GOAL:
Please rewrite the records from the line with "For the items" through the end of the records, changing "silver ring" to "gold ring" and nothing else. Leave the pictures out of your answer.

RECORDS PROVIDED:
↓
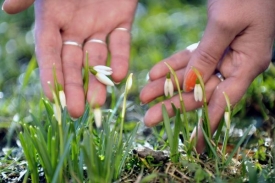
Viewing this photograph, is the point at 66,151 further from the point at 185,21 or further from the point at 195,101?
the point at 185,21

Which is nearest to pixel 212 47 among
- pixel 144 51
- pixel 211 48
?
pixel 211 48

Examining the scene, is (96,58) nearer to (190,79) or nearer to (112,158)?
(190,79)

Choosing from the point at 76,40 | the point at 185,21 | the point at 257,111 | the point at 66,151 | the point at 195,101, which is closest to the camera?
the point at 66,151

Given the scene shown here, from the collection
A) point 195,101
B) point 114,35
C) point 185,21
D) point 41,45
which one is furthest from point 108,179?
point 185,21

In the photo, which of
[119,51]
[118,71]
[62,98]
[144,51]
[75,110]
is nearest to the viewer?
[62,98]

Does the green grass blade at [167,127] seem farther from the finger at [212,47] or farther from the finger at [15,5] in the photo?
the finger at [15,5]

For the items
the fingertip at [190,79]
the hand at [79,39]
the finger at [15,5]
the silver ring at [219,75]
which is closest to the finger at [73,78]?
the hand at [79,39]
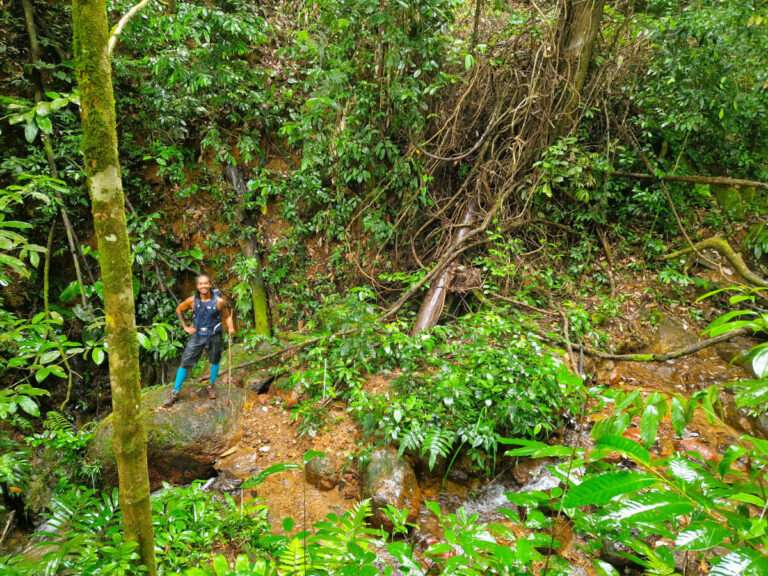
↑
ANSWER BELOW:
For the items
the fingertip at [190,79]
the hand at [79,39]
the finger at [15,5]
the gold ring at [219,75]
which is closest to the finger at [73,78]?
the hand at [79,39]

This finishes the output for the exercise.